Higgins is broader in scope. It is a software framework designed to interconnect the various identity systems, and to help InfoCard and other existing identity management products interoperate. As such, it could lead to alternatives to InfoCard being created.

However, Neuenschwander did point out that there isn't much concrete information about the project or what it seeks to achieve. Furthermore, it is an open-source effort--IBM and Novell do not own or control the project, he noted.

"All IBM and Novell have really done is stated support for Higgins, and they want to take it in some direction that is beneficial to them. It leaves us to speculate," he said.

IBM and Novell conceded that there isn't much tangible about the effort. Indeed, the announcement was made to draw attention to the previously low-key open-source project, managed by the Eclipse Foundation and named after a long-tailed Tasmanian mouse. "It is early, and we want to kick-start it," Nadalin said.

Work will be done on timelines and specific usage examples, Olds said. "We're going to do some work on use case scenarios and are in the process of reworking the road map for what comes next," he said. "But traditionally, for open-source projects the road map is developed as the code evolves."

Background to InfoCard
Microsoft has described InfoCard as a technology that gives people a single place to manage authentication and payment information, in the same way a wallet holds multiple credit cards. An InfoCard client on a PC will connect with Web sites that need information for authentication or transactions.

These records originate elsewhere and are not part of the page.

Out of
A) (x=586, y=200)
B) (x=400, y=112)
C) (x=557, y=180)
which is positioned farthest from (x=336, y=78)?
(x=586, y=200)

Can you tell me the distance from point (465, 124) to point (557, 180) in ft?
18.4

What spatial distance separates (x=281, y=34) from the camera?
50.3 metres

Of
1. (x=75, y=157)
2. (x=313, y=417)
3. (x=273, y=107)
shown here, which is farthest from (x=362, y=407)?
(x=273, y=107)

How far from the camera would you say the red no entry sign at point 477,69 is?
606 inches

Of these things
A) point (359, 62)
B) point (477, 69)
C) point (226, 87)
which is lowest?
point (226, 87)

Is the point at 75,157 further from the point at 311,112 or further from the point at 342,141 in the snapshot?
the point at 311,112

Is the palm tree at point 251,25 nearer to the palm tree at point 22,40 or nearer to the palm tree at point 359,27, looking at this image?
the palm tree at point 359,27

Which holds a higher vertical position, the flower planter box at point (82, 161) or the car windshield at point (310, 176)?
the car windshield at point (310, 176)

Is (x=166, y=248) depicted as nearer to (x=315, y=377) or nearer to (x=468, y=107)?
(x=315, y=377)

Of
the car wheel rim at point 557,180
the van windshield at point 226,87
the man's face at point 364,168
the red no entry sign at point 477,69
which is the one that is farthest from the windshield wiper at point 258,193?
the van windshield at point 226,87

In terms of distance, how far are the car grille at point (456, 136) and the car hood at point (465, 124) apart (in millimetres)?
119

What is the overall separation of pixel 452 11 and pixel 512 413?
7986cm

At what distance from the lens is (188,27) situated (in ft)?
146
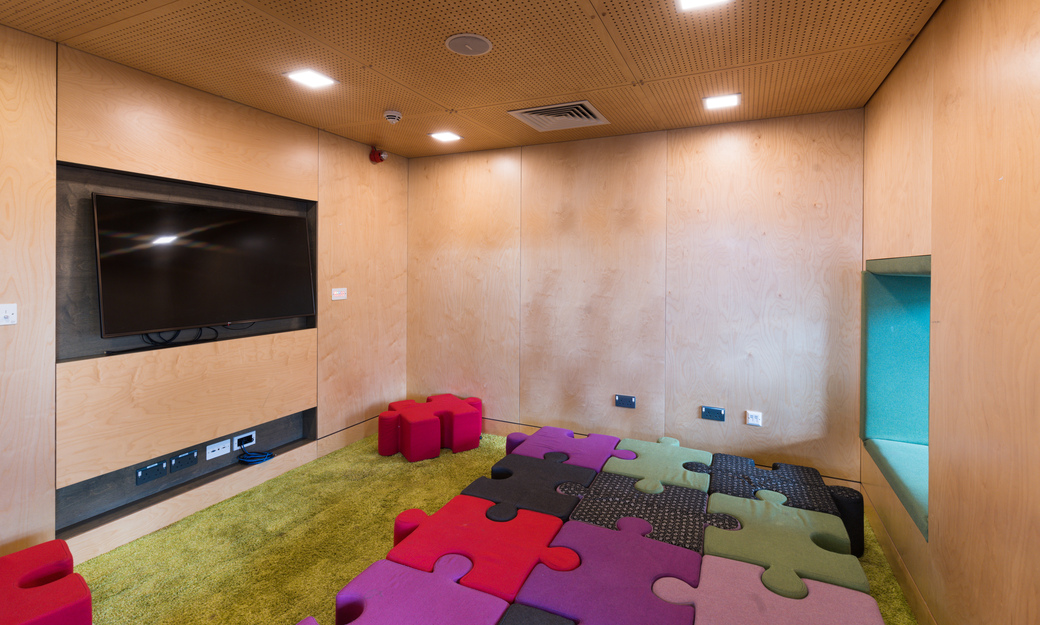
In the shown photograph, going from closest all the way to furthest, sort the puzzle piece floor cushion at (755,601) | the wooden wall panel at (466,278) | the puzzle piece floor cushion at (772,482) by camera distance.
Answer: the puzzle piece floor cushion at (755,601) → the puzzle piece floor cushion at (772,482) → the wooden wall panel at (466,278)

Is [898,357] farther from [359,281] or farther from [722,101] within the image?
[359,281]

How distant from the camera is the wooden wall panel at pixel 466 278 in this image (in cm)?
428

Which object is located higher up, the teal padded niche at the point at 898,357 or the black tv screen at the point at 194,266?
the black tv screen at the point at 194,266

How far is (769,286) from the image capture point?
11.2 ft

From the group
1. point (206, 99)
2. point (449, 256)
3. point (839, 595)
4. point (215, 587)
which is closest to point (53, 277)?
point (206, 99)

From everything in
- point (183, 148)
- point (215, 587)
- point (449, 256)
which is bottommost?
point (215, 587)

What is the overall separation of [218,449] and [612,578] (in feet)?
9.07

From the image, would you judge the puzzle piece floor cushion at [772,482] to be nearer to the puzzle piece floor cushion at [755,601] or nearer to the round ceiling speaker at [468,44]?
the puzzle piece floor cushion at [755,601]

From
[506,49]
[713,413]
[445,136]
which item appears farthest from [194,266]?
Result: [713,413]

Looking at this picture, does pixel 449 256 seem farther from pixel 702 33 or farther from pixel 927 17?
pixel 927 17

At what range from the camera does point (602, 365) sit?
13.0 ft

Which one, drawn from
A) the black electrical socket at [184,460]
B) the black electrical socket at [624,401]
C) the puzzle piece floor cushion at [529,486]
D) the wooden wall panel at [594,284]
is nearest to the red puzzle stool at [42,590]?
the black electrical socket at [184,460]

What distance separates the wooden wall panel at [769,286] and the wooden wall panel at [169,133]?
2840mm

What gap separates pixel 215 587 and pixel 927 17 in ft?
13.2
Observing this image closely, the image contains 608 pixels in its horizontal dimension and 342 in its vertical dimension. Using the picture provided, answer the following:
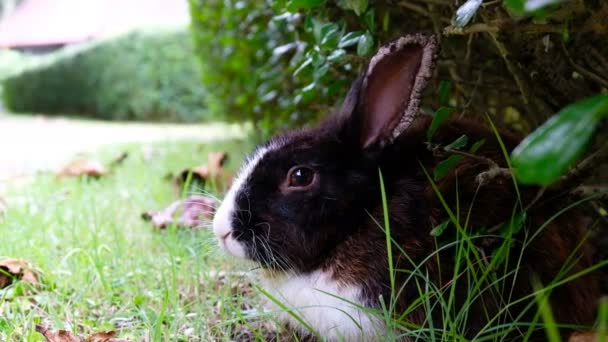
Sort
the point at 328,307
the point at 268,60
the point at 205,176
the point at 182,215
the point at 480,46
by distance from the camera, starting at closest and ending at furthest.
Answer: the point at 328,307 → the point at 480,46 → the point at 182,215 → the point at 205,176 → the point at 268,60

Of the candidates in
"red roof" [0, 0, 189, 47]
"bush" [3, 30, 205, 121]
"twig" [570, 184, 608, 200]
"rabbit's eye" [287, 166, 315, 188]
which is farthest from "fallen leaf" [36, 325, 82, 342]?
"red roof" [0, 0, 189, 47]

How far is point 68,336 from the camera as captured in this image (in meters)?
1.65

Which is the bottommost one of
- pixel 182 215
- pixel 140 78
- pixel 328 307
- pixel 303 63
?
pixel 140 78

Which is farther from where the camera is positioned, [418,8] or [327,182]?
[418,8]

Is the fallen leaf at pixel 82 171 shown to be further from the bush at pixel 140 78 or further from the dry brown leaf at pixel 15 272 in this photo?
the bush at pixel 140 78

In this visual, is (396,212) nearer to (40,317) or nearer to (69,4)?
(40,317)

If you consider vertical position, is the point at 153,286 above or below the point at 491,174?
below

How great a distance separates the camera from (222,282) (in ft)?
7.47

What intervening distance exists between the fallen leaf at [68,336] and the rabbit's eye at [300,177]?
0.64 m

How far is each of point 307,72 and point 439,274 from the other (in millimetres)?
1047

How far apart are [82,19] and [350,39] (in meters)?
24.0

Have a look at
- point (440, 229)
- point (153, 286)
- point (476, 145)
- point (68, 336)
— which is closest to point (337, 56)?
point (476, 145)

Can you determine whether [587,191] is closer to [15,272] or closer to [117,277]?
[117,277]

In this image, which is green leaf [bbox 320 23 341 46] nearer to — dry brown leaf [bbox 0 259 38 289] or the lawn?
the lawn
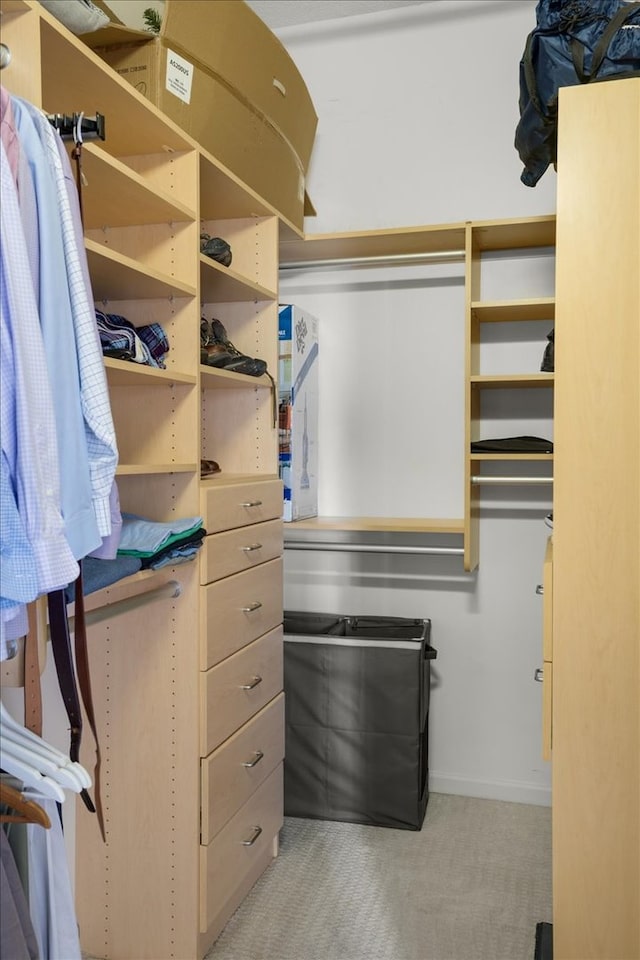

Both InfoCard and Higgins take into account criticism of Microsoft's largely failed efforts with Passport, a single sign-on service unveiled in 1999. In the Passport system, people's information was managed by Microsoft instead of by the users themselves and the businesses they dealt with. This centralization of data is generally seen as the reason for the system's lack of popularity.

Microsoft is planning to update Passport and rename it Windows Live ID by next year. The service will make use of new InfoCard technology, a Microsoft representative said. Announced in November, "Windows Live" is the umbrella brand for a number of online services, including Windows Live Mail and Windows Live Messenger.

For now, Higgins is only real for software developers. IBM and Novell would like other vendors to participate, including identity management leaders such as Computer Associates, Sun Microsystems, Hewlett-Packard, Oracle and BMC Software.

"I think that a framework like this is the next logical step in the identity market and participation from a large number of vendors would be very valuable," Olds said. "However, I don't think it is required before this is a valuable step in and of itself."

While IBM and Novell see a clear future for Higgins, Burton Group's Neuenschwander is uncertain.

"To say where is this project going to be 12 months from now and what is it going to do--it is like predicting the weather a year from now," he said.